Trecho da página >>

----

Funcionária concilia atividades na Galeria com as de contadora de histórias

Malu, na Galeria, com fantoches e adereços usados nas apresentações; à  esq. na foto, a boneca Ofélia (Foto: Antoninho Perri)Mineira de Ibiraci, Maria Lúcia Neves, a Malu, é técnica em museologia da Galeria de Arte da Unicamp há 25 anos. É ela quem monta e desmonta as exposições artísticas, cataloga as obras, organiza acervos e contata artistas para definir agendas. A arte, porém, não se restringe a sua vida profissional. Dez anos depois de iniciar o trabalho na Galeria, Malu tornou-se contadora de histórias. Seu trabalho, cujo objetivo é resgatar o gosto pela leitura, envolve crianças, jovens, adultos e idosos. Malu também ministra cursos e oficinas a professores, contribuindo para melhorar práticas educativas.

Vó Sinhana: inspiração (Foto: Divulgação)O gosto pelas histórias nasceu ainda na infância de Malu, na voz da avó materna, Ana Augusta da Silva, a vovó Sinhana, que gostava de narrar episódios engraçados e assustadores e tinha um rico repertório oral, embora não tivesse acesso a livros. Anos depois, em 1973, Malu deixaria a casa dos pais, agora em Ribeirão Preto, rumo a Campinas, para estudar antropologia na Unicamp. Mas a jovem não terminou o curso. Em um período sem aulas, surgiu a oportunidade de realizar um sonho: morar em São Paulo. Mudou-se para trabalhar em uma feira de arte da Bahia, patrocinada por um órgão de turismo do governo do Estado, que trazia alguns de seus ídolos, entre os quais Caetano Veloso e Gal Costa. Logo depois, foi contratada pela instituição. Foram dois anos morando na capital paulista, até que ela pediu transferência para Salvador.

De volta a Ribeirão Preto, em 1978, Malu atuou como voluntária na entidade Casa das Mangueiras, onde viviam meninos em situação de risco. Este trabalho a instigou a fazer, em 1979, um curso técnico de arte-educação na Escolinha de Arte do Brasil, no Rio de Janeiro.

----

Lista de tarefas >>
1. Imprima o trecho do texto sobre Malu que abre com as palavras que contêm "Malu, na Galeria, com" e fecha com "melhorar práticas educativas.".
2. Responda com base no texto sobre Malu:
(a) Há quantos anos Malu é técnica em museologia da Galeria de Arte da Unicamp?
(b) Em que ano Malu deixou a casa dos pais rumo a Campinas?
(c) Em que cidade Malu fez o curso técnico de arte-educação em 1979?

----

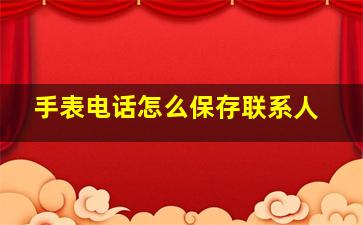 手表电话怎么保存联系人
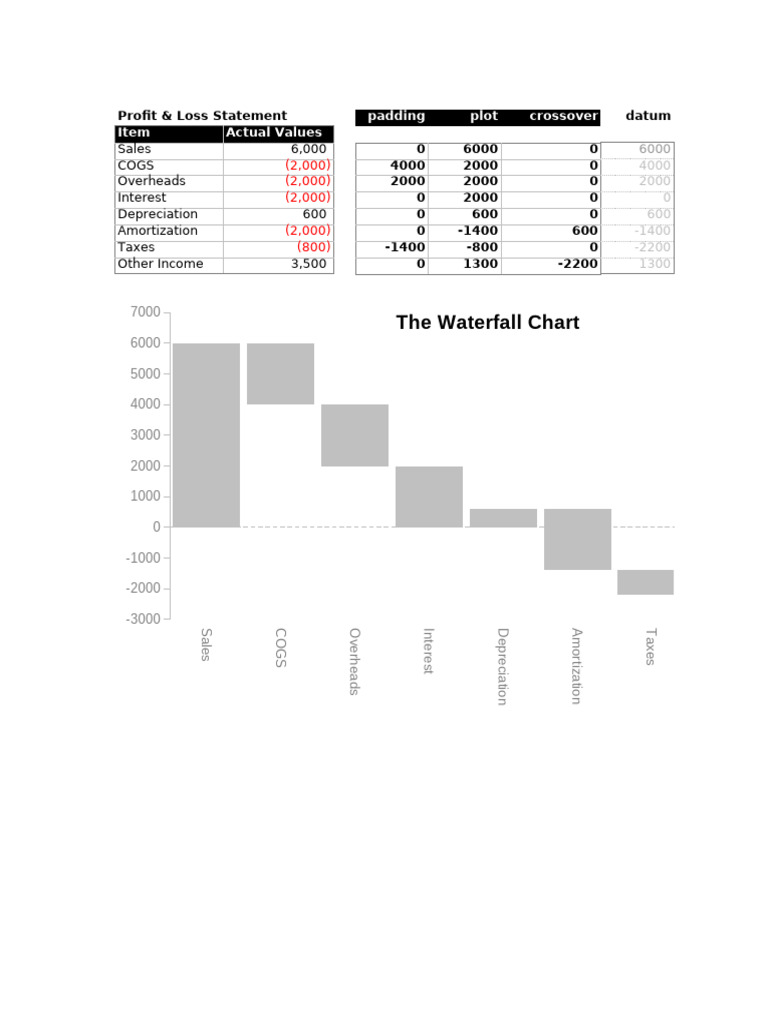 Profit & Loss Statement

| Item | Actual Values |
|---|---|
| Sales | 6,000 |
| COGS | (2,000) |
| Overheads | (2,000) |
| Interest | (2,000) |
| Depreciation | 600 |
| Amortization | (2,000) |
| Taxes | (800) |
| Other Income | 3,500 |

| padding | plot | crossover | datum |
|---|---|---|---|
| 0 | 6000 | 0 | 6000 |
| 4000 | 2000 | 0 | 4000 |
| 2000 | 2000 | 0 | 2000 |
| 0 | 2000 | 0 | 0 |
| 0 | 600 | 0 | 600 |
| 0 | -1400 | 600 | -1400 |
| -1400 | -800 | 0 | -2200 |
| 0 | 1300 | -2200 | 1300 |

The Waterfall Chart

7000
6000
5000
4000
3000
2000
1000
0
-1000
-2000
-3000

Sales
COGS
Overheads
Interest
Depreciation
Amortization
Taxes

----

Lista de respostas >>
1.
Malu, na Galeria, com fantoches e adereços usados nas apresentações; à  esq. na foto, a boneca Ofélia (Foto: Antoninho Perri)Mineira de Ibiraci, Maria Lúcia Neves, a Malu, é técnica em museologia da Galeria de Arte da Unicamp há 25 anos. É ela quem monta e desmonta as exposições artísticas, cataloga as obras, organiza acervos e contata artistas para definir agendas. A arte, porém, não se restringe a sua vida profissional. Dez anos depois de iniciar o trabalho na Galeria, Malu tornou-se contadora de histórias. Seu trabalho, cujo objetivo é resgatar o gosto pela leitura, envolve crianças, jovens, adultos e idosos. Malu também ministra cursos e oficinas a professores, contribuindo para melhorar práticas educativas.

2.
(a) Há 25 anos.
(b) Em 1973.
(c) No Rio de Janeiro.